*Source document*.
***

Direct numerical simulation (DNS) of a round jet in crossflow based on lattice Boltzmann method (LBM) is carried out on multi-GPU cluster. Data parallel SIMT (single instruction multiple thread) characteristic of GPU matches the parallelism of LBM well, which leads to the high efficiency of GPU on the LBM solver. With present GPU settings (6 Nvidia Tesla K20M), the present DNS simulation can be completed in several hours. A grid system of 1.5 × 108 is adopted and largest jet Reynolds number reaches 3000. The jet-to-free-stream velocity ratio is set as 3.3. The jet is orthogonal to the mainstream flow direction. The validated code shows good agreement with experiments. Vortical structures of CRVP, shear-layer vortices and horseshoe vortices, are presented and analyzed based on velocity fields and vorticity distributions. Turbulent statistical quantities of Reynolds stress are also displayed. Coherent structures are revealed in a very fine resolution based on the second invariant of the velocity gradients.

1. Introduction

A jet in crossflow (JICF), also known as transverse jet, normally describes a jet of fluid which enters and interacts with the crossflow and the resulting flow field. JICF has wide applications in many engineering fields, such as gas turbine impingement cooling and film cooling, fuel injection in combustors, thrust vectoring system in turbojet propulsion, and reaction control for missiles. For a traditional JICF problem, near the flow field of the transverse jet, four types of vortical structures can be observed  due to the interaction between mainstream and jet as shown in Figure 1: (1) the counter-rotating vortex pair (CRVP), also known as kidney vortices; (2) the horseshoe vortices system; (3) the jet shear-layer vortices due to Kelvin-Helmholtz instabilities; (4) the wake vortices. The CRVP and the horseshoe vortices are normally defined by mean flow even though they may have unsteady part. The shear-layer vortices and the wake vortices are naturally unsteady.

Four vortical structures associated with the JICF as in .

Those vortical structures are very important to fluid flow and heat transfer behaviors of those fields where JICF is applied. If gas turbine film cooling is taken as an example, film coverage and the cooling effectiveness are closely relevant to those large structures, no matter whether they are defined as steady or naturally unsteady. The “steady” CRVP lifts the coolant up and mixes with the mainstream, weakening the film coverage and cooling effectiveness. The “unsteady” shear-layer vortices have different directions determined by the shape of the ejection hole and consequently either strengthen or suppress the CRVP . To accurately predict those large structures in which unsteadiness and anisotropy are inherent, a time-resolved scheme is required in the flow field calculation with fine spatial discretization.

***

*Information provided*.
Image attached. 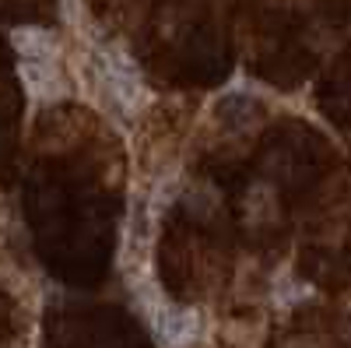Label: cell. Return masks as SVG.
<instances>
[{"label": "cell", "mask_w": 351, "mask_h": 348, "mask_svg": "<svg viewBox=\"0 0 351 348\" xmlns=\"http://www.w3.org/2000/svg\"><path fill=\"white\" fill-rule=\"evenodd\" d=\"M309 296V285H299V281H281L274 288V303L278 306H291L295 299H306Z\"/></svg>", "instance_id": "cell-5"}, {"label": "cell", "mask_w": 351, "mask_h": 348, "mask_svg": "<svg viewBox=\"0 0 351 348\" xmlns=\"http://www.w3.org/2000/svg\"><path fill=\"white\" fill-rule=\"evenodd\" d=\"M155 327L165 348H193L204 334V313L193 306H162Z\"/></svg>", "instance_id": "cell-2"}, {"label": "cell", "mask_w": 351, "mask_h": 348, "mask_svg": "<svg viewBox=\"0 0 351 348\" xmlns=\"http://www.w3.org/2000/svg\"><path fill=\"white\" fill-rule=\"evenodd\" d=\"M95 67L102 74V81L109 84L112 102L123 113H137L144 102H148V89L137 74V67L130 64V56H123L120 49H99L95 53Z\"/></svg>", "instance_id": "cell-1"}, {"label": "cell", "mask_w": 351, "mask_h": 348, "mask_svg": "<svg viewBox=\"0 0 351 348\" xmlns=\"http://www.w3.org/2000/svg\"><path fill=\"white\" fill-rule=\"evenodd\" d=\"M18 74L25 81V92L39 99V102H53V99H64L67 95V81L64 74L56 71L49 60H21Z\"/></svg>", "instance_id": "cell-3"}, {"label": "cell", "mask_w": 351, "mask_h": 348, "mask_svg": "<svg viewBox=\"0 0 351 348\" xmlns=\"http://www.w3.org/2000/svg\"><path fill=\"white\" fill-rule=\"evenodd\" d=\"M11 46L21 60H49L56 53V39L46 32V28H36V25H21V28H11Z\"/></svg>", "instance_id": "cell-4"}]
</instances>
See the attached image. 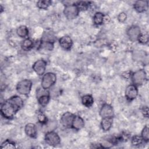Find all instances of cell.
I'll list each match as a JSON object with an SVG mask.
<instances>
[{
	"instance_id": "cell-1",
	"label": "cell",
	"mask_w": 149,
	"mask_h": 149,
	"mask_svg": "<svg viewBox=\"0 0 149 149\" xmlns=\"http://www.w3.org/2000/svg\"><path fill=\"white\" fill-rule=\"evenodd\" d=\"M23 105L22 98L18 95H13L1 104V113L6 119H10Z\"/></svg>"
},
{
	"instance_id": "cell-2",
	"label": "cell",
	"mask_w": 149,
	"mask_h": 149,
	"mask_svg": "<svg viewBox=\"0 0 149 149\" xmlns=\"http://www.w3.org/2000/svg\"><path fill=\"white\" fill-rule=\"evenodd\" d=\"M32 81L29 79H23L19 81L16 85V90L21 95H28L31 90Z\"/></svg>"
},
{
	"instance_id": "cell-3",
	"label": "cell",
	"mask_w": 149,
	"mask_h": 149,
	"mask_svg": "<svg viewBox=\"0 0 149 149\" xmlns=\"http://www.w3.org/2000/svg\"><path fill=\"white\" fill-rule=\"evenodd\" d=\"M56 81V76L54 73L47 72L44 73L41 80V87L44 90L51 88Z\"/></svg>"
},
{
	"instance_id": "cell-4",
	"label": "cell",
	"mask_w": 149,
	"mask_h": 149,
	"mask_svg": "<svg viewBox=\"0 0 149 149\" xmlns=\"http://www.w3.org/2000/svg\"><path fill=\"white\" fill-rule=\"evenodd\" d=\"M80 10L76 4L66 5L63 9V14L69 20H72L77 17L79 14Z\"/></svg>"
},
{
	"instance_id": "cell-5",
	"label": "cell",
	"mask_w": 149,
	"mask_h": 149,
	"mask_svg": "<svg viewBox=\"0 0 149 149\" xmlns=\"http://www.w3.org/2000/svg\"><path fill=\"white\" fill-rule=\"evenodd\" d=\"M131 78L133 84L135 86L142 85L147 79L146 72L144 69H139L132 73Z\"/></svg>"
},
{
	"instance_id": "cell-6",
	"label": "cell",
	"mask_w": 149,
	"mask_h": 149,
	"mask_svg": "<svg viewBox=\"0 0 149 149\" xmlns=\"http://www.w3.org/2000/svg\"><path fill=\"white\" fill-rule=\"evenodd\" d=\"M44 140L47 144L51 146H56L61 143V139L58 134L53 130L48 131L46 133Z\"/></svg>"
},
{
	"instance_id": "cell-7",
	"label": "cell",
	"mask_w": 149,
	"mask_h": 149,
	"mask_svg": "<svg viewBox=\"0 0 149 149\" xmlns=\"http://www.w3.org/2000/svg\"><path fill=\"white\" fill-rule=\"evenodd\" d=\"M47 67V62L44 59H39L36 61L32 66L33 70L38 76L44 74Z\"/></svg>"
},
{
	"instance_id": "cell-8",
	"label": "cell",
	"mask_w": 149,
	"mask_h": 149,
	"mask_svg": "<svg viewBox=\"0 0 149 149\" xmlns=\"http://www.w3.org/2000/svg\"><path fill=\"white\" fill-rule=\"evenodd\" d=\"M125 97L128 101H132L138 95V89L136 86L133 84L128 85L125 92Z\"/></svg>"
},
{
	"instance_id": "cell-9",
	"label": "cell",
	"mask_w": 149,
	"mask_h": 149,
	"mask_svg": "<svg viewBox=\"0 0 149 149\" xmlns=\"http://www.w3.org/2000/svg\"><path fill=\"white\" fill-rule=\"evenodd\" d=\"M100 115L102 118H113L114 116V111L113 107L109 104H104L100 109Z\"/></svg>"
},
{
	"instance_id": "cell-10",
	"label": "cell",
	"mask_w": 149,
	"mask_h": 149,
	"mask_svg": "<svg viewBox=\"0 0 149 149\" xmlns=\"http://www.w3.org/2000/svg\"><path fill=\"white\" fill-rule=\"evenodd\" d=\"M141 33L140 29L137 26H132L127 30V35L132 41H137L138 37Z\"/></svg>"
},
{
	"instance_id": "cell-11",
	"label": "cell",
	"mask_w": 149,
	"mask_h": 149,
	"mask_svg": "<svg viewBox=\"0 0 149 149\" xmlns=\"http://www.w3.org/2000/svg\"><path fill=\"white\" fill-rule=\"evenodd\" d=\"M74 116L75 115L70 112H65L61 118V122L62 125L65 127H72Z\"/></svg>"
},
{
	"instance_id": "cell-12",
	"label": "cell",
	"mask_w": 149,
	"mask_h": 149,
	"mask_svg": "<svg viewBox=\"0 0 149 149\" xmlns=\"http://www.w3.org/2000/svg\"><path fill=\"white\" fill-rule=\"evenodd\" d=\"M59 44L63 49L69 50L73 45V41L70 36H64L59 38Z\"/></svg>"
},
{
	"instance_id": "cell-13",
	"label": "cell",
	"mask_w": 149,
	"mask_h": 149,
	"mask_svg": "<svg viewBox=\"0 0 149 149\" xmlns=\"http://www.w3.org/2000/svg\"><path fill=\"white\" fill-rule=\"evenodd\" d=\"M148 2L147 1H137L133 5L134 9L138 13H143L148 9Z\"/></svg>"
},
{
	"instance_id": "cell-14",
	"label": "cell",
	"mask_w": 149,
	"mask_h": 149,
	"mask_svg": "<svg viewBox=\"0 0 149 149\" xmlns=\"http://www.w3.org/2000/svg\"><path fill=\"white\" fill-rule=\"evenodd\" d=\"M147 58L146 52L143 50H135L132 53V58L136 62H144Z\"/></svg>"
},
{
	"instance_id": "cell-15",
	"label": "cell",
	"mask_w": 149,
	"mask_h": 149,
	"mask_svg": "<svg viewBox=\"0 0 149 149\" xmlns=\"http://www.w3.org/2000/svg\"><path fill=\"white\" fill-rule=\"evenodd\" d=\"M24 132L27 136L31 138H35L37 133L36 126L32 123H27L25 126Z\"/></svg>"
},
{
	"instance_id": "cell-16",
	"label": "cell",
	"mask_w": 149,
	"mask_h": 149,
	"mask_svg": "<svg viewBox=\"0 0 149 149\" xmlns=\"http://www.w3.org/2000/svg\"><path fill=\"white\" fill-rule=\"evenodd\" d=\"M84 126V121L83 119L80 116H74L72 127L76 130H79L81 129Z\"/></svg>"
},
{
	"instance_id": "cell-17",
	"label": "cell",
	"mask_w": 149,
	"mask_h": 149,
	"mask_svg": "<svg viewBox=\"0 0 149 149\" xmlns=\"http://www.w3.org/2000/svg\"><path fill=\"white\" fill-rule=\"evenodd\" d=\"M113 123V118H102L101 122V127L102 130L107 132L111 128Z\"/></svg>"
},
{
	"instance_id": "cell-18",
	"label": "cell",
	"mask_w": 149,
	"mask_h": 149,
	"mask_svg": "<svg viewBox=\"0 0 149 149\" xmlns=\"http://www.w3.org/2000/svg\"><path fill=\"white\" fill-rule=\"evenodd\" d=\"M48 93V92L45 91V92L42 94L37 95L38 102L39 104L42 107H45L49 101L50 96Z\"/></svg>"
},
{
	"instance_id": "cell-19",
	"label": "cell",
	"mask_w": 149,
	"mask_h": 149,
	"mask_svg": "<svg viewBox=\"0 0 149 149\" xmlns=\"http://www.w3.org/2000/svg\"><path fill=\"white\" fill-rule=\"evenodd\" d=\"M39 48L45 51H52L54 49V42L48 41H41L39 44Z\"/></svg>"
},
{
	"instance_id": "cell-20",
	"label": "cell",
	"mask_w": 149,
	"mask_h": 149,
	"mask_svg": "<svg viewBox=\"0 0 149 149\" xmlns=\"http://www.w3.org/2000/svg\"><path fill=\"white\" fill-rule=\"evenodd\" d=\"M81 103L84 106L87 108L90 107L93 105L94 103L93 97L90 94L84 95L81 97Z\"/></svg>"
},
{
	"instance_id": "cell-21",
	"label": "cell",
	"mask_w": 149,
	"mask_h": 149,
	"mask_svg": "<svg viewBox=\"0 0 149 149\" xmlns=\"http://www.w3.org/2000/svg\"><path fill=\"white\" fill-rule=\"evenodd\" d=\"M104 15L100 12H97L95 13L93 16V22L94 24L96 26H100L104 23Z\"/></svg>"
},
{
	"instance_id": "cell-22",
	"label": "cell",
	"mask_w": 149,
	"mask_h": 149,
	"mask_svg": "<svg viewBox=\"0 0 149 149\" xmlns=\"http://www.w3.org/2000/svg\"><path fill=\"white\" fill-rule=\"evenodd\" d=\"M29 29L28 28L22 25L17 27L16 29V33L17 36L21 38H25L29 35Z\"/></svg>"
},
{
	"instance_id": "cell-23",
	"label": "cell",
	"mask_w": 149,
	"mask_h": 149,
	"mask_svg": "<svg viewBox=\"0 0 149 149\" xmlns=\"http://www.w3.org/2000/svg\"><path fill=\"white\" fill-rule=\"evenodd\" d=\"M34 46V42L30 38H26L22 42V48L24 51H29Z\"/></svg>"
},
{
	"instance_id": "cell-24",
	"label": "cell",
	"mask_w": 149,
	"mask_h": 149,
	"mask_svg": "<svg viewBox=\"0 0 149 149\" xmlns=\"http://www.w3.org/2000/svg\"><path fill=\"white\" fill-rule=\"evenodd\" d=\"M52 4L50 0H40L37 1V6L40 9H47Z\"/></svg>"
},
{
	"instance_id": "cell-25",
	"label": "cell",
	"mask_w": 149,
	"mask_h": 149,
	"mask_svg": "<svg viewBox=\"0 0 149 149\" xmlns=\"http://www.w3.org/2000/svg\"><path fill=\"white\" fill-rule=\"evenodd\" d=\"M143 141H143V139L141 138V137L140 136H138V135H135V136H133L131 139L132 144L135 147L140 146L141 144H143Z\"/></svg>"
},
{
	"instance_id": "cell-26",
	"label": "cell",
	"mask_w": 149,
	"mask_h": 149,
	"mask_svg": "<svg viewBox=\"0 0 149 149\" xmlns=\"http://www.w3.org/2000/svg\"><path fill=\"white\" fill-rule=\"evenodd\" d=\"M0 147L1 148L9 149V148H14L16 147V146H15V143L13 141H11L10 140L7 139L1 144Z\"/></svg>"
},
{
	"instance_id": "cell-27",
	"label": "cell",
	"mask_w": 149,
	"mask_h": 149,
	"mask_svg": "<svg viewBox=\"0 0 149 149\" xmlns=\"http://www.w3.org/2000/svg\"><path fill=\"white\" fill-rule=\"evenodd\" d=\"M141 137L143 139V141L147 143L149 140V129L148 126H145L142 131H141Z\"/></svg>"
},
{
	"instance_id": "cell-28",
	"label": "cell",
	"mask_w": 149,
	"mask_h": 149,
	"mask_svg": "<svg viewBox=\"0 0 149 149\" xmlns=\"http://www.w3.org/2000/svg\"><path fill=\"white\" fill-rule=\"evenodd\" d=\"M137 41L142 44H146L148 42V34L147 33H141Z\"/></svg>"
},
{
	"instance_id": "cell-29",
	"label": "cell",
	"mask_w": 149,
	"mask_h": 149,
	"mask_svg": "<svg viewBox=\"0 0 149 149\" xmlns=\"http://www.w3.org/2000/svg\"><path fill=\"white\" fill-rule=\"evenodd\" d=\"M89 3L88 2H86V1H80L76 3L77 6H78L79 10H86L88 9L89 6Z\"/></svg>"
},
{
	"instance_id": "cell-30",
	"label": "cell",
	"mask_w": 149,
	"mask_h": 149,
	"mask_svg": "<svg viewBox=\"0 0 149 149\" xmlns=\"http://www.w3.org/2000/svg\"><path fill=\"white\" fill-rule=\"evenodd\" d=\"M41 40L54 42V36L51 34V33H45L43 35Z\"/></svg>"
},
{
	"instance_id": "cell-31",
	"label": "cell",
	"mask_w": 149,
	"mask_h": 149,
	"mask_svg": "<svg viewBox=\"0 0 149 149\" xmlns=\"http://www.w3.org/2000/svg\"><path fill=\"white\" fill-rule=\"evenodd\" d=\"M37 119L38 122L41 124H45L47 123V118L43 113H39L37 115Z\"/></svg>"
},
{
	"instance_id": "cell-32",
	"label": "cell",
	"mask_w": 149,
	"mask_h": 149,
	"mask_svg": "<svg viewBox=\"0 0 149 149\" xmlns=\"http://www.w3.org/2000/svg\"><path fill=\"white\" fill-rule=\"evenodd\" d=\"M127 19V15L125 12H120L118 16V20L120 23H123Z\"/></svg>"
},
{
	"instance_id": "cell-33",
	"label": "cell",
	"mask_w": 149,
	"mask_h": 149,
	"mask_svg": "<svg viewBox=\"0 0 149 149\" xmlns=\"http://www.w3.org/2000/svg\"><path fill=\"white\" fill-rule=\"evenodd\" d=\"M142 113H143V115L144 116V117L148 118V108L147 106L143 107V108L142 109Z\"/></svg>"
}]
</instances>
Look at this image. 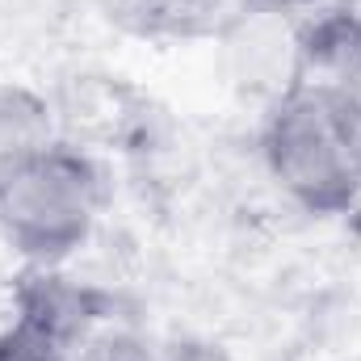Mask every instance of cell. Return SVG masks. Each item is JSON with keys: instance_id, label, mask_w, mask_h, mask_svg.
Instances as JSON below:
<instances>
[{"instance_id": "obj_3", "label": "cell", "mask_w": 361, "mask_h": 361, "mask_svg": "<svg viewBox=\"0 0 361 361\" xmlns=\"http://www.w3.org/2000/svg\"><path fill=\"white\" fill-rule=\"evenodd\" d=\"M114 315V298L63 265H25L13 281V319L76 353Z\"/></svg>"}, {"instance_id": "obj_9", "label": "cell", "mask_w": 361, "mask_h": 361, "mask_svg": "<svg viewBox=\"0 0 361 361\" xmlns=\"http://www.w3.org/2000/svg\"><path fill=\"white\" fill-rule=\"evenodd\" d=\"M244 13H265V17H286V13H302L315 8L319 0H240Z\"/></svg>"}, {"instance_id": "obj_5", "label": "cell", "mask_w": 361, "mask_h": 361, "mask_svg": "<svg viewBox=\"0 0 361 361\" xmlns=\"http://www.w3.org/2000/svg\"><path fill=\"white\" fill-rule=\"evenodd\" d=\"M59 143L55 105L30 85H0V173Z\"/></svg>"}, {"instance_id": "obj_8", "label": "cell", "mask_w": 361, "mask_h": 361, "mask_svg": "<svg viewBox=\"0 0 361 361\" xmlns=\"http://www.w3.org/2000/svg\"><path fill=\"white\" fill-rule=\"evenodd\" d=\"M160 361H231V353L214 341H177L169 353H160Z\"/></svg>"}, {"instance_id": "obj_6", "label": "cell", "mask_w": 361, "mask_h": 361, "mask_svg": "<svg viewBox=\"0 0 361 361\" xmlns=\"http://www.w3.org/2000/svg\"><path fill=\"white\" fill-rule=\"evenodd\" d=\"M72 361H160V353L135 328H109L105 324L72 353Z\"/></svg>"}, {"instance_id": "obj_2", "label": "cell", "mask_w": 361, "mask_h": 361, "mask_svg": "<svg viewBox=\"0 0 361 361\" xmlns=\"http://www.w3.org/2000/svg\"><path fill=\"white\" fill-rule=\"evenodd\" d=\"M261 156L277 189L307 214L332 219L361 202V173L341 139L328 92L311 80H290L261 126Z\"/></svg>"}, {"instance_id": "obj_4", "label": "cell", "mask_w": 361, "mask_h": 361, "mask_svg": "<svg viewBox=\"0 0 361 361\" xmlns=\"http://www.w3.org/2000/svg\"><path fill=\"white\" fill-rule=\"evenodd\" d=\"M240 0H114V17L152 42H206L240 21Z\"/></svg>"}, {"instance_id": "obj_1", "label": "cell", "mask_w": 361, "mask_h": 361, "mask_svg": "<svg viewBox=\"0 0 361 361\" xmlns=\"http://www.w3.org/2000/svg\"><path fill=\"white\" fill-rule=\"evenodd\" d=\"M105 180L85 147L59 139L0 173V240L25 265H63L89 244Z\"/></svg>"}, {"instance_id": "obj_7", "label": "cell", "mask_w": 361, "mask_h": 361, "mask_svg": "<svg viewBox=\"0 0 361 361\" xmlns=\"http://www.w3.org/2000/svg\"><path fill=\"white\" fill-rule=\"evenodd\" d=\"M0 361H72V353L63 345H55L51 336H42V332L13 319L0 332Z\"/></svg>"}]
</instances>
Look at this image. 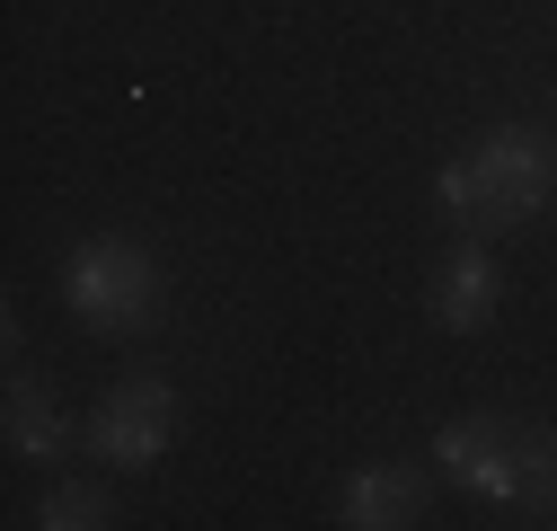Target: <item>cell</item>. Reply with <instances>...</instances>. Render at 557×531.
Masks as SVG:
<instances>
[{
    "instance_id": "6da1fadb",
    "label": "cell",
    "mask_w": 557,
    "mask_h": 531,
    "mask_svg": "<svg viewBox=\"0 0 557 531\" xmlns=\"http://www.w3.org/2000/svg\"><path fill=\"white\" fill-rule=\"evenodd\" d=\"M548 169H557V151L540 143L531 124H496V133H478L460 160H443L434 205H443L460 231H513V222L540 213Z\"/></svg>"
},
{
    "instance_id": "7a4b0ae2",
    "label": "cell",
    "mask_w": 557,
    "mask_h": 531,
    "mask_svg": "<svg viewBox=\"0 0 557 531\" xmlns=\"http://www.w3.org/2000/svg\"><path fill=\"white\" fill-rule=\"evenodd\" d=\"M62 301H72L81 328L98 337H124V328H151L160 310V266L143 239H81L62 257Z\"/></svg>"
},
{
    "instance_id": "3957f363",
    "label": "cell",
    "mask_w": 557,
    "mask_h": 531,
    "mask_svg": "<svg viewBox=\"0 0 557 531\" xmlns=\"http://www.w3.org/2000/svg\"><path fill=\"white\" fill-rule=\"evenodd\" d=\"M434 460L478 505H531V434L513 417H451L434 434Z\"/></svg>"
},
{
    "instance_id": "277c9868",
    "label": "cell",
    "mask_w": 557,
    "mask_h": 531,
    "mask_svg": "<svg viewBox=\"0 0 557 531\" xmlns=\"http://www.w3.org/2000/svg\"><path fill=\"white\" fill-rule=\"evenodd\" d=\"M89 443L107 470H151V460L177 443V390L169 381H124L98 398V417H89Z\"/></svg>"
},
{
    "instance_id": "5b68a950",
    "label": "cell",
    "mask_w": 557,
    "mask_h": 531,
    "mask_svg": "<svg viewBox=\"0 0 557 531\" xmlns=\"http://www.w3.org/2000/svg\"><path fill=\"white\" fill-rule=\"evenodd\" d=\"M416 514H425V479H416L407 460H363V470L336 487V522L345 531H398Z\"/></svg>"
},
{
    "instance_id": "8992f818",
    "label": "cell",
    "mask_w": 557,
    "mask_h": 531,
    "mask_svg": "<svg viewBox=\"0 0 557 531\" xmlns=\"http://www.w3.org/2000/svg\"><path fill=\"white\" fill-rule=\"evenodd\" d=\"M505 301V275H496V257H486L478 239H460L443 257V275H434V328H451V337H478L486 319H496Z\"/></svg>"
},
{
    "instance_id": "52a82bcc",
    "label": "cell",
    "mask_w": 557,
    "mask_h": 531,
    "mask_svg": "<svg viewBox=\"0 0 557 531\" xmlns=\"http://www.w3.org/2000/svg\"><path fill=\"white\" fill-rule=\"evenodd\" d=\"M62 443H72V425H62V408L36 390V381H10V452L27 460H53Z\"/></svg>"
},
{
    "instance_id": "ba28073f",
    "label": "cell",
    "mask_w": 557,
    "mask_h": 531,
    "mask_svg": "<svg viewBox=\"0 0 557 531\" xmlns=\"http://www.w3.org/2000/svg\"><path fill=\"white\" fill-rule=\"evenodd\" d=\"M115 505H107V487H89V479H72V487H45V505H36V522L45 531H98Z\"/></svg>"
},
{
    "instance_id": "9c48e42d",
    "label": "cell",
    "mask_w": 557,
    "mask_h": 531,
    "mask_svg": "<svg viewBox=\"0 0 557 531\" xmlns=\"http://www.w3.org/2000/svg\"><path fill=\"white\" fill-rule=\"evenodd\" d=\"M531 505H548V514H557V425H548V434H531Z\"/></svg>"
}]
</instances>
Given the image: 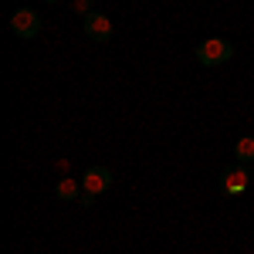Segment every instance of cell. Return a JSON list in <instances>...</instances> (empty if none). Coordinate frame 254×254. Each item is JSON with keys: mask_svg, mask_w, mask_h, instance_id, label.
Segmentation results:
<instances>
[{"mask_svg": "<svg viewBox=\"0 0 254 254\" xmlns=\"http://www.w3.org/2000/svg\"><path fill=\"white\" fill-rule=\"evenodd\" d=\"M10 31H14L17 38H24V41L38 38V34H41V17H38V10H31V7H20V10H14V14H10Z\"/></svg>", "mask_w": 254, "mask_h": 254, "instance_id": "cell-2", "label": "cell"}, {"mask_svg": "<svg viewBox=\"0 0 254 254\" xmlns=\"http://www.w3.org/2000/svg\"><path fill=\"white\" fill-rule=\"evenodd\" d=\"M81 27H85L88 41H95V44H105V41L112 38V20L105 17V14H98V10L85 14V17H81Z\"/></svg>", "mask_w": 254, "mask_h": 254, "instance_id": "cell-4", "label": "cell"}, {"mask_svg": "<svg viewBox=\"0 0 254 254\" xmlns=\"http://www.w3.org/2000/svg\"><path fill=\"white\" fill-rule=\"evenodd\" d=\"M81 187H85V193L102 196L112 187V170H109V166H88V170L81 173Z\"/></svg>", "mask_w": 254, "mask_h": 254, "instance_id": "cell-5", "label": "cell"}, {"mask_svg": "<svg viewBox=\"0 0 254 254\" xmlns=\"http://www.w3.org/2000/svg\"><path fill=\"white\" fill-rule=\"evenodd\" d=\"M78 203H81V207H92V203H95V193H81Z\"/></svg>", "mask_w": 254, "mask_h": 254, "instance_id": "cell-9", "label": "cell"}, {"mask_svg": "<svg viewBox=\"0 0 254 254\" xmlns=\"http://www.w3.org/2000/svg\"><path fill=\"white\" fill-rule=\"evenodd\" d=\"M234 156L237 163H254V136H241L234 142Z\"/></svg>", "mask_w": 254, "mask_h": 254, "instance_id": "cell-7", "label": "cell"}, {"mask_svg": "<svg viewBox=\"0 0 254 254\" xmlns=\"http://www.w3.org/2000/svg\"><path fill=\"white\" fill-rule=\"evenodd\" d=\"M248 183H251V170H248V163H231L224 173H220V187L227 190V193H241V190H248Z\"/></svg>", "mask_w": 254, "mask_h": 254, "instance_id": "cell-3", "label": "cell"}, {"mask_svg": "<svg viewBox=\"0 0 254 254\" xmlns=\"http://www.w3.org/2000/svg\"><path fill=\"white\" fill-rule=\"evenodd\" d=\"M48 3H58V0H48Z\"/></svg>", "mask_w": 254, "mask_h": 254, "instance_id": "cell-10", "label": "cell"}, {"mask_svg": "<svg viewBox=\"0 0 254 254\" xmlns=\"http://www.w3.org/2000/svg\"><path fill=\"white\" fill-rule=\"evenodd\" d=\"M234 58V44L227 38H207L196 44V61L203 68H217V64H227Z\"/></svg>", "mask_w": 254, "mask_h": 254, "instance_id": "cell-1", "label": "cell"}, {"mask_svg": "<svg viewBox=\"0 0 254 254\" xmlns=\"http://www.w3.org/2000/svg\"><path fill=\"white\" fill-rule=\"evenodd\" d=\"M55 193H58V200L71 203V200H78V196L85 193V187H81V180H78V183H75V180H61L58 187H55Z\"/></svg>", "mask_w": 254, "mask_h": 254, "instance_id": "cell-6", "label": "cell"}, {"mask_svg": "<svg viewBox=\"0 0 254 254\" xmlns=\"http://www.w3.org/2000/svg\"><path fill=\"white\" fill-rule=\"evenodd\" d=\"M75 10H78L81 17H85V14H92V0H75Z\"/></svg>", "mask_w": 254, "mask_h": 254, "instance_id": "cell-8", "label": "cell"}]
</instances>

***

*Required tasks*.
**A.** Retype the jet-in-crossflow text word for word, everything from "Four vortical structures" down to "fine spatial discretization.".
**B.** Continue the jet-in-crossflow text, starting after its last sentence.

*Answers to the tasks*.
**A.**
Four vortical structures associated with the JICF as in .

Those vortical structures are very important to fluid flow and heat transfer behaviors of those fields where JICF is applied. If gas turbine film cooling is taken as an example, film coverage and the cooling effectiveness are closely relevant to those large structures, no matter whether they are defined as steady or naturally unsteady. The “steady” CRVP lifts the coolant up and mixes with the mainstream, weakening the film coverage and cooling effectiveness. The “unsteady” shear-layer vortices have different directions determined by the shape of the ejection hole and consequently either strengthen or suppress the CRVP . To accurately predict those large structures in which unsteadiness and anisotropy are inherent, a time-resolved scheme is required in the flow field calculation with fine spatial discretization.

**B.**
The flow field of JICF is characterized by both anisotropic large-scale structures which break down to smaller sizes. These resultant small scale structures are isotropic and dissipation is dominant. The typical energy spectrum for the JICF inherently requires capturing the flow structures across the spectrum of all scales and thus a time and space accurate calculation is needed. Direct numerical simulation (DNS) and large eddy simulation (LES) are commonly used to resolve the turbulent characteristics of JICF in large-scale parallel computation devices. However, inherent features of Navier-Stokes equation or transport equation make the parallel processing with low efficiency. Thus, a highly parallel scheme is extremely helpful to those large-scale simulations of turbulent flow field.

Lattice Boltzmann method (LBM) has been regarded as a promising candidate for years due to its major merits of fully parallel algorithm. Unlike conventional numerical schemes based on assumption and discretizations of macroscopic continuum, the LBM adopts microscopic models . Other advantages of LBM include (1) easy treatment of boundary conditions and (2) easy programming. As a result, the LBM has its wide application in scientific and engineering research, such as Biofluid and porous medium . However, to resolve the turbulent flow, LBM-based DNS and LES require a very high grid resolution and thus huge computation resource is needed.

Graphic Processing Unit (GPU) brings excellent hardware conditions for these simulations. With the development of computing platforms, for example, CUDA  and OpenCL, the use of GPU to accelerate nongraphic computations has drawn much more attention [8, 9]. Due to its high performance of floating-point arithmetic operation, together with wide memory bandwidth and good programmability, general-purpose GPU (GPGPU) has its huge advantage over CPU in turbulent flow simulation  and thus has been applied in fields like weather prediction, crystal growth process, and air flow in the city .

The feasibility for LBM-based DNS has some preliminary validation for turbulent flows between parallel plates ; further verification for JICF is still empty. In this paper, the lattice Boltzmann based DNS on JICF model is performed using D 3 Q 19 model in multi-GPUs. With further validation of this code, this paper aims to resolve the JICF flow field, including the time-averaged and instantaneous velocities, vorticities, and turbulent quantities of Reynolds stress. The characteristic coherent hairpin structures are also revealed and discussed.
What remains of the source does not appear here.